Debugging infinite loops in Node.js code locally is easy — just launch the debugger, break the execution, see where your code is stuck, fix and you’re done. However, in production systems, this becomes much more complicated.
Node.js doesn’t have any out-of-the-box tool to break a running program and print its stack trace. So, when your production code suddenly peaks at 100% CPU, it’s tricky to find out where exactly it got stuck. Neither -prof nor -cpu-prof (native Node.js profiling tools provided with the V8 debugger) helped since the infinite loop in application code was caused non-deterministically.
At Apify, we had this type of problem in a production application running inside a stateless Kubernetes (K8s) container. The application is a simple express.js based web server. This article describes the solution that worked for us. Hopefully, it can also help you.
TL;DR — We used a script based on this GitHub gist, which attaches the GNU debugger (GDB) to Node.js processes to print the leaking code’s stack trace. We had to run the script with K8s’ livenessProbe check to get the stack trace and save it to a persistent volume.
Using the GDB debugger in the app container
As a Node.js developer with a basic knowledge of V8 and the underlying C++ code, you probably haven’t used GDB for debugging your Node.js applications. You probably have no use for it most of the time but in this specific case, GDB proved to be extremely useful.

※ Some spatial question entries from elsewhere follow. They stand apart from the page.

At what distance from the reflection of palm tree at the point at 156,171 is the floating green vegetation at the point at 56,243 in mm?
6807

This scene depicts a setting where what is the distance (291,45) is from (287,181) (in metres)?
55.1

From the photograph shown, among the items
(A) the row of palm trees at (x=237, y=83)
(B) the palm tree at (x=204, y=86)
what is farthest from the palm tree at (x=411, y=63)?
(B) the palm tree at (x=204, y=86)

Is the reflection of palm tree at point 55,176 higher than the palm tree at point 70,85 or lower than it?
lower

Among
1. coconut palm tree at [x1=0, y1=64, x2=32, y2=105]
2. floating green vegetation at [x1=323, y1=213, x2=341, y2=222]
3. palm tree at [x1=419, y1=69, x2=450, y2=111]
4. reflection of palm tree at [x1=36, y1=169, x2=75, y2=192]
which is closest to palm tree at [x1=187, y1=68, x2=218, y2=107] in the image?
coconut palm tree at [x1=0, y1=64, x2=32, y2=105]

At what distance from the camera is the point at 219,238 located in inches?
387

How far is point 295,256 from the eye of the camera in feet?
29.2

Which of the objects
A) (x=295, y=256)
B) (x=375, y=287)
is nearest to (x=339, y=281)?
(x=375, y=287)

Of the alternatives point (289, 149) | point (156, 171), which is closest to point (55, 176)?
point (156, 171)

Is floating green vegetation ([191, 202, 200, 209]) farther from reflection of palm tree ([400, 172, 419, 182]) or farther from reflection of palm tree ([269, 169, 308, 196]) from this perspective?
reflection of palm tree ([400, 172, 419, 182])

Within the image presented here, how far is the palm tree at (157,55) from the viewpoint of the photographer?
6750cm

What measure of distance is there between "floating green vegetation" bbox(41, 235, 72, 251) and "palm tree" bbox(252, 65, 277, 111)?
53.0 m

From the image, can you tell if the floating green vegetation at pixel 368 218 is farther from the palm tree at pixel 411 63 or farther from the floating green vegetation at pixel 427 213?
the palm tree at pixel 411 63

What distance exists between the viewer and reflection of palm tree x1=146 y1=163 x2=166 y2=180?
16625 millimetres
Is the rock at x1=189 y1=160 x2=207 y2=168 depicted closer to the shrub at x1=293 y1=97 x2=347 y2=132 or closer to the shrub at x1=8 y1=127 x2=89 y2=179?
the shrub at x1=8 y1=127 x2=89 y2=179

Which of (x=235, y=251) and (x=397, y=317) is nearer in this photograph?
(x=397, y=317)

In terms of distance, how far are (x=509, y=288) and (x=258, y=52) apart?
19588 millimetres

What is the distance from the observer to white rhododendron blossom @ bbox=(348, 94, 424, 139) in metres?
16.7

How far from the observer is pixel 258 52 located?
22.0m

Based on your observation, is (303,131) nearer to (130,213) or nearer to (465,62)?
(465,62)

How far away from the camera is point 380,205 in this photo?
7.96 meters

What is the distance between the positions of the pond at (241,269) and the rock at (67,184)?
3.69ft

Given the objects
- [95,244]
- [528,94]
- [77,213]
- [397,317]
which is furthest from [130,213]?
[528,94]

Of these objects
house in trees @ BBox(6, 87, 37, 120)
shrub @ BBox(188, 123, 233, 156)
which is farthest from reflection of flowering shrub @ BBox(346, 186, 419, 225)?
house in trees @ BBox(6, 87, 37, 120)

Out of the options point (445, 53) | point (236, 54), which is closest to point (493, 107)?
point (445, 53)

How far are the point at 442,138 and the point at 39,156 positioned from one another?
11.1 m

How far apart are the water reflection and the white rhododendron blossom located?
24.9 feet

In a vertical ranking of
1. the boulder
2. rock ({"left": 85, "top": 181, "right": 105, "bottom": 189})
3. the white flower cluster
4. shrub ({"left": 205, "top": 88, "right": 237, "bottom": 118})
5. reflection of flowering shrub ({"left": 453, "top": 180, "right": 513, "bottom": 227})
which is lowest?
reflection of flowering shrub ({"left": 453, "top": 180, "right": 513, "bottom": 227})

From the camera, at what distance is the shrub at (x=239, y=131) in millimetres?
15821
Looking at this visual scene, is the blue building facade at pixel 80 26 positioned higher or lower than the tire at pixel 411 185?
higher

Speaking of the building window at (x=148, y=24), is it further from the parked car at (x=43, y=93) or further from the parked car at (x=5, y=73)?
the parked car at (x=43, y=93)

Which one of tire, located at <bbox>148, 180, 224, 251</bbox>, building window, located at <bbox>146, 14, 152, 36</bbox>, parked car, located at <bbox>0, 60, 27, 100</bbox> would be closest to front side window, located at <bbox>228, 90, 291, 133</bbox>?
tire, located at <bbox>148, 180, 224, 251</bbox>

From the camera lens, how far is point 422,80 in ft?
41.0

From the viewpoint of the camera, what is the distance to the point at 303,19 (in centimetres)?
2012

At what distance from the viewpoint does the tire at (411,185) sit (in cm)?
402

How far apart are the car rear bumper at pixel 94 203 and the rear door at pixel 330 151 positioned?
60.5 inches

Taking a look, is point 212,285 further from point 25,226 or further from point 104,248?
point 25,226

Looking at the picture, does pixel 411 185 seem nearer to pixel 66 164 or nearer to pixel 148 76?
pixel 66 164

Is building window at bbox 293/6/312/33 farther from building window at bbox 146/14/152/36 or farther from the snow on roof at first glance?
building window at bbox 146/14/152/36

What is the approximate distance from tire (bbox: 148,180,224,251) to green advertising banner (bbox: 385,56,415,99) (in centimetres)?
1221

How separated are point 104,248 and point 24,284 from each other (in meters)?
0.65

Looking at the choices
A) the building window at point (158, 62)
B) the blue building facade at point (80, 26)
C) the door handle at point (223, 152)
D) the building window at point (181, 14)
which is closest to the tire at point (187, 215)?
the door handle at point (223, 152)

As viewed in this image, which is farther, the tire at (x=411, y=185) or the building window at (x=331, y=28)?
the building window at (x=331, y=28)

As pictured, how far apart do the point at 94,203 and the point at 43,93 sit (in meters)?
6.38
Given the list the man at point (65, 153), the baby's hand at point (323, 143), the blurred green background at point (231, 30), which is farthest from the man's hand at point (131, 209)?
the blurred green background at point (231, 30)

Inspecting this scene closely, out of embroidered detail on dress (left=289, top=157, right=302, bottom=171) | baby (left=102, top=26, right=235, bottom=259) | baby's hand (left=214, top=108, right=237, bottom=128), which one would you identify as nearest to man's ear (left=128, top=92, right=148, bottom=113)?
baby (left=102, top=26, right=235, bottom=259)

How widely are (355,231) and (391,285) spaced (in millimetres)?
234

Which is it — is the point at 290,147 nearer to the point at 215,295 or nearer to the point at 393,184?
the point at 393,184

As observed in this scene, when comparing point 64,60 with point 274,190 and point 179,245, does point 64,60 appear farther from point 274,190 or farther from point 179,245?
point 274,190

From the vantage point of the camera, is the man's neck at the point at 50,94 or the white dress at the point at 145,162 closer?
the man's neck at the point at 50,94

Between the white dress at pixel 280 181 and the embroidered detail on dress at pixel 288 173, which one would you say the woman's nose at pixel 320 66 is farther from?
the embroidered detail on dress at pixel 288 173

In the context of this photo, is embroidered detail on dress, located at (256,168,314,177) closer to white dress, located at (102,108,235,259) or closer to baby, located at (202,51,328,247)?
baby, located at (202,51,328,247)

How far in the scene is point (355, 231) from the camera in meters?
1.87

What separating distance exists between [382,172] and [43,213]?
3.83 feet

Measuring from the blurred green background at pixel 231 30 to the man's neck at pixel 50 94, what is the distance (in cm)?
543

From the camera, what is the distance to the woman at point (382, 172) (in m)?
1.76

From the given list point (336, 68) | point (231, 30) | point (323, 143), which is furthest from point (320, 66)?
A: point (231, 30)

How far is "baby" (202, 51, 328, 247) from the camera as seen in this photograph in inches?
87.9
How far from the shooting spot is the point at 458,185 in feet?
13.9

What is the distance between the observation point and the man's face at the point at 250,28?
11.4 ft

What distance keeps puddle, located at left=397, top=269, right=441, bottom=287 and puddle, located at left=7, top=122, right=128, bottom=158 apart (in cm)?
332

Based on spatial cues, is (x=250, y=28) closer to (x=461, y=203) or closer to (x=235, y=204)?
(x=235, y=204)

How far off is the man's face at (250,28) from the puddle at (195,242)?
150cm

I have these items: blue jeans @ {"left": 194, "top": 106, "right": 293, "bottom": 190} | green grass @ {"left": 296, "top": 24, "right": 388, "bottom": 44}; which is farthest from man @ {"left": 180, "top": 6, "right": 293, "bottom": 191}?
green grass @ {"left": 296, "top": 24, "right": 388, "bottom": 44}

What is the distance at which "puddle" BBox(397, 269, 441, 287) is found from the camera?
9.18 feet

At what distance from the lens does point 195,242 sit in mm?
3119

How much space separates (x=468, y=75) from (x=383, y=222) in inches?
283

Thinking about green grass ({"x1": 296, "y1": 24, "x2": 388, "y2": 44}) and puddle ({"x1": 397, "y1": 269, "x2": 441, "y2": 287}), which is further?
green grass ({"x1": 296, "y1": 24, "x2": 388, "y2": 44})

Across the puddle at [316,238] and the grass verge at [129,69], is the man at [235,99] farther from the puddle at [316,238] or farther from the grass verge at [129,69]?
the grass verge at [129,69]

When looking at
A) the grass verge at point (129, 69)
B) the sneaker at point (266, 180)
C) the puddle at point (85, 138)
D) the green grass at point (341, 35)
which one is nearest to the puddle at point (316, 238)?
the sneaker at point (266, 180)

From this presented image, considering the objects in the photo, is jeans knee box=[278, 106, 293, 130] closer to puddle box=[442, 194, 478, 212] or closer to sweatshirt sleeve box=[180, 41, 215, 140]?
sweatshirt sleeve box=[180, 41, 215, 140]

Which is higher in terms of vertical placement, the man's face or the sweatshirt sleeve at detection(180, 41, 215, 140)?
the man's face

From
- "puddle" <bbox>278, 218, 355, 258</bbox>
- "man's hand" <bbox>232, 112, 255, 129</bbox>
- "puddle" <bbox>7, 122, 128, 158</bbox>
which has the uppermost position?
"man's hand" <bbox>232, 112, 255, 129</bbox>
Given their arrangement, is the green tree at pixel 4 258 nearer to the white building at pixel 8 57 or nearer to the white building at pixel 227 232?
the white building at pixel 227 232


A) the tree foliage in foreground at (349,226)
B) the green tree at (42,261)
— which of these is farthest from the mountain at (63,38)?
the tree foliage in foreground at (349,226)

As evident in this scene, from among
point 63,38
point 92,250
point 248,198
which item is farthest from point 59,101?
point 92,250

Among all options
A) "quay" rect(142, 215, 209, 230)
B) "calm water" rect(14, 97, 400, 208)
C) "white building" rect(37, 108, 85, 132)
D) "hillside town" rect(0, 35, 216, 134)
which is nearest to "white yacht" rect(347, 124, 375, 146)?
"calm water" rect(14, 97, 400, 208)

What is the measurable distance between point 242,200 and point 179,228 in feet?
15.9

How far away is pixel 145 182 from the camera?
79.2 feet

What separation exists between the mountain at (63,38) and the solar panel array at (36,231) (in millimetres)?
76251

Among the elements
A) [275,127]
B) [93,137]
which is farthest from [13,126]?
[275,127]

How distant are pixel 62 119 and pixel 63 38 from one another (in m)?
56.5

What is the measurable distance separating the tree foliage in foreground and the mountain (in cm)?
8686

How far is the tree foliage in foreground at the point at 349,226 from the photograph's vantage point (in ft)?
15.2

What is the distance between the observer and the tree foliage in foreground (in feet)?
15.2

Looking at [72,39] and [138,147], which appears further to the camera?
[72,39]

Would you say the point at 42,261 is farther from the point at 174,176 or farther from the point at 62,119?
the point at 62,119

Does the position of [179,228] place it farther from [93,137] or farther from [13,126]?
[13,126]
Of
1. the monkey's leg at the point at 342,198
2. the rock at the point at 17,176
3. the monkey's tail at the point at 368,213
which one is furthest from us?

GDB allows you to attach the debugger to a running Node.js process and set up a breakpoint in C++ where the infinite loop occurs. This place in V8 is called the stack guard and we got the idea to use it from this GitHub gist (it includes an explanation of the whole script if you need to know more).
With some basic knowledge of GDB and V8’s stack guard, you can reproduce the steps that cause the infinite loop and print the stack trace of your app’s code where it occurs. The code below attaches a breakpoint to the stack guard and prints the stack trace.
gdb -batch \ | |
-ex "b v8::internal::Runtime_StackGuard" \ | |
-ex "p 'v8::Isolate::GetCurrent'()" \ | |
-ex "p 'v8::Isolate::TerminateExecution'(\$1)" \ | |
-ex "c" \ | |
-ex "p printf(\"FATAL ERROR: Application is not responding and will be killed\")" \ | |
-ex "p 'v8::internal::Runtime_DebugTrace'(0, 0, (void *)(\$1))" \ | |
attach ${PID} |
You can easily test it by running a simple Docker container with GDB installed. First, run an infinite loop, then run the GDB command.
Below are the steps for testing it in your local terminal using Docker.
docker run -it --cap-add=SYS_PTRACE node:12 /bin/bash | |
apt-get update | |
apt-get install gdb | |
echo "function myLoop() { while(true); } myLoop(); " > my_loop.js | |
node my_loop.js & | |
PID=$(pidof node) | |
gdb -batch \ | |
-ex "b v8::internal::Runtime_StackGuard" \ | |
-ex "p 'v8::Isolate::GetCurrent'()" \ | |
-ex "p 'v8::Isolate::TerminateExecution'(\$1)" \ | |
-ex "c" \ | |
-ex "p printf(\"FATAL ERROR: Application is not responding and will be killed\")" \ | |
-ex "p 'v8::internal::Runtime_DebugTrace'(0, 0, (void *)(\$1))" \ | |
attach ${PID} |
After running these commands, your terminal should display myLoop function’s stack trace.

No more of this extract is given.